Using the Model

Let’s use this Random Forest model to generate predictions on the unlabelled scoring dataset. Remember, the goal is to assign the probability of a car’s failure.

  1. From within the Lab, select the Model page and find the Deploy button near the top right.

  2. Because we created this visual analysis from the training dataset, it should already be selected as the Train dataset in the “Deploy prediction model” window.

  3. In the same window, you might change the default Model name to Prediction of failure on training data. Click Create.

  4. In the Flow, select the model we just created. Initiate a Score recipe from the right sidebar.

  5. Select scoring as the input dataset and Prediction of failure on training data as the Prediction Model. Name the output dataset scored.

  6. Create and run the recipe with the default settings.

RECORDED INFORMATION:
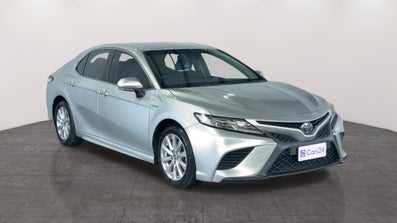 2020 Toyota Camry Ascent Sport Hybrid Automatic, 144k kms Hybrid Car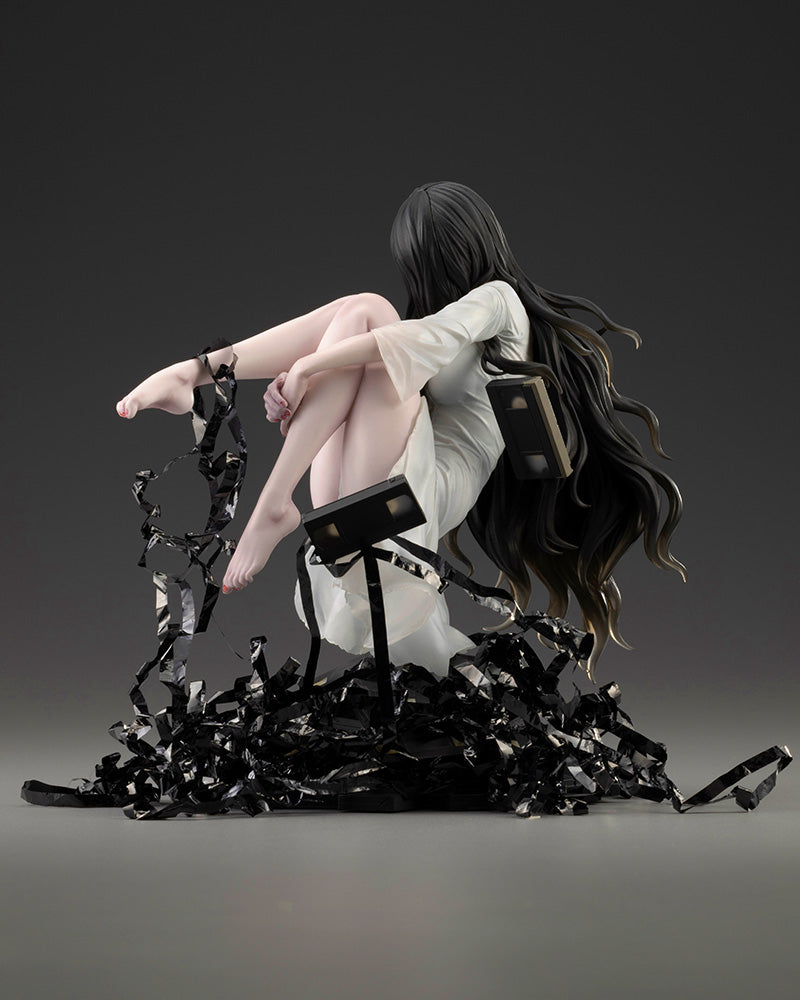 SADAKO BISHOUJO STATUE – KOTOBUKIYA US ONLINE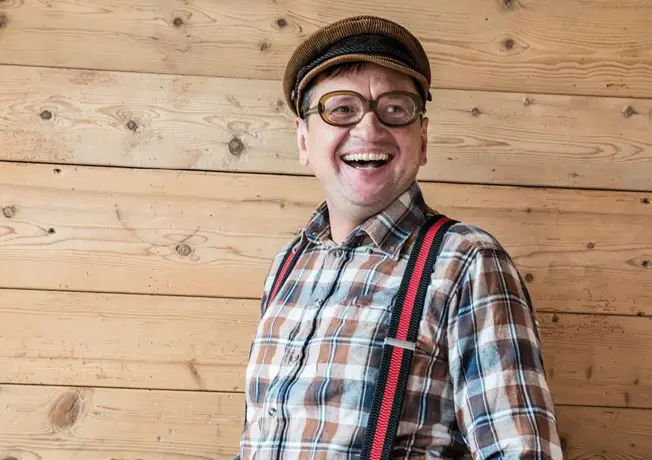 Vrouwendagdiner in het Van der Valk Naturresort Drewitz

...

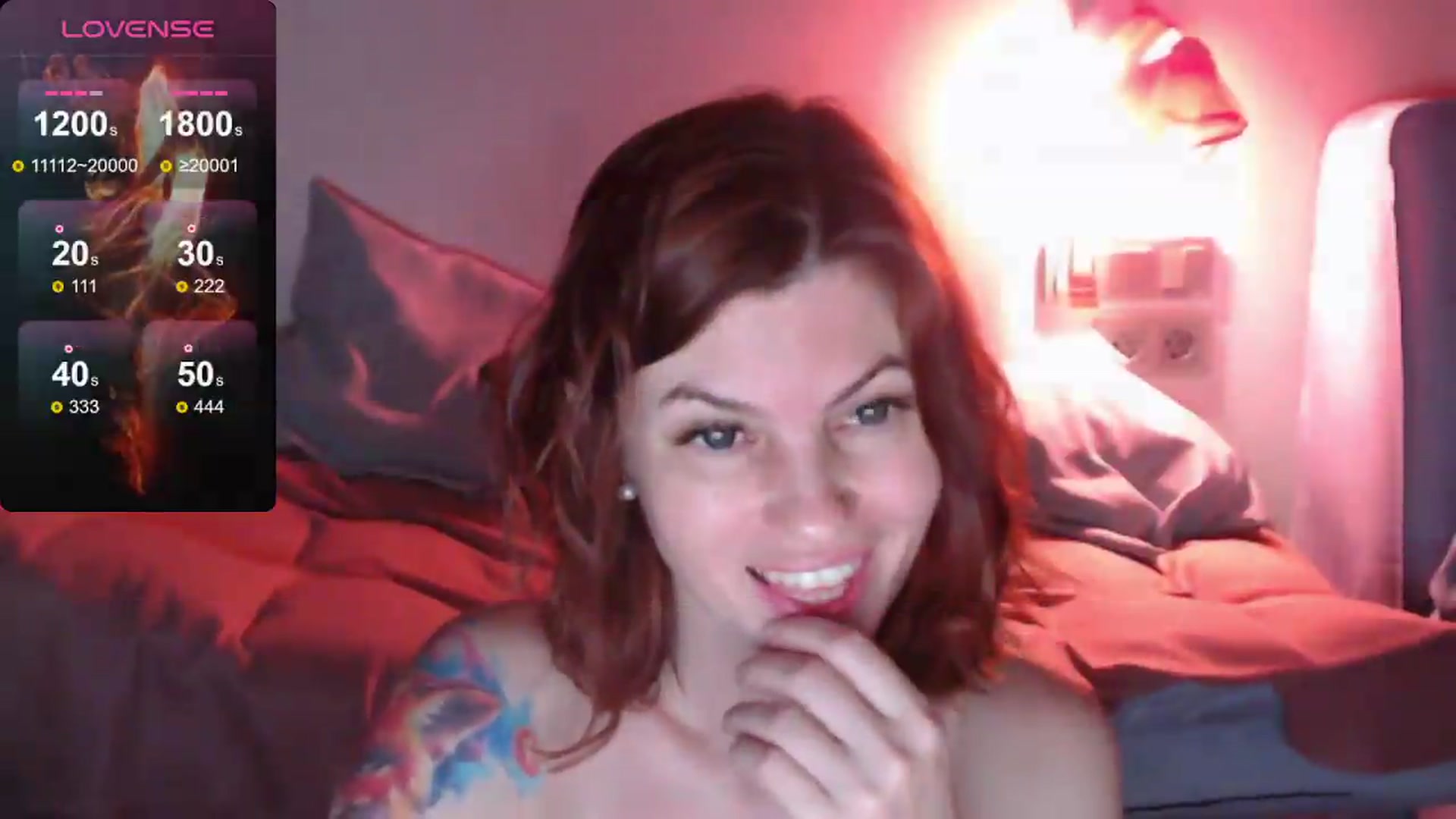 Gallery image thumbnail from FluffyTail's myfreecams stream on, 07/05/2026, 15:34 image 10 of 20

...

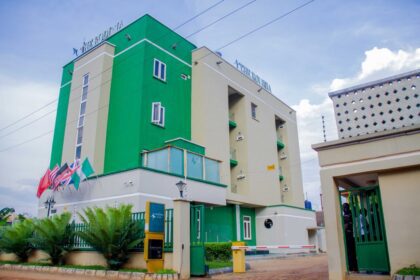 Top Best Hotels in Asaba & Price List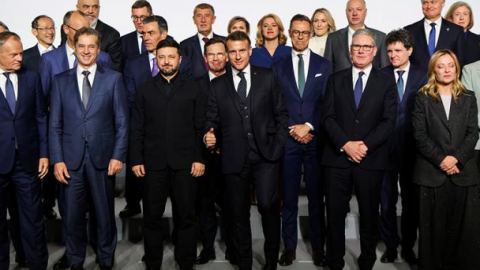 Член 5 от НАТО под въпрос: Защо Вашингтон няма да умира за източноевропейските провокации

TO DO:
**A)** Summarize the Random Forest tutorial above in two sentences.
**B)** Write the next part of the Random Forest tutorial, picking up after its final step.

PER-TASK OUTPUTS:
**A)** The tutorial shows how to use a Random Forest model to assign the probability of a car's failure to the unlabelled scoring dataset. It covers deploying the model from the Lab's Model page under the name Prediction of failure on training data, then creating and running a Score recipe in the Flow with scoring as the input and scored as the output dataset.

**B)**
Note

There are multiple ways to score models in Dataiku DSS. For example, in the Flow, if selecting a model first, you can use a Score recipe (if it’s a prediction model) or an Apply model (if it’s a cluster model) on a dataset of your choice. If selecting a dataset first, you can use a Predict or Cluster recipe with an appropriate model of your choice.

The resulting dataset now contains three new columns:

  • proba_1: probability of failure

  • proba_0: probability of non-failure (1 - proba_1)

  • prediction: model prediction of failure or not (based on probability threshold)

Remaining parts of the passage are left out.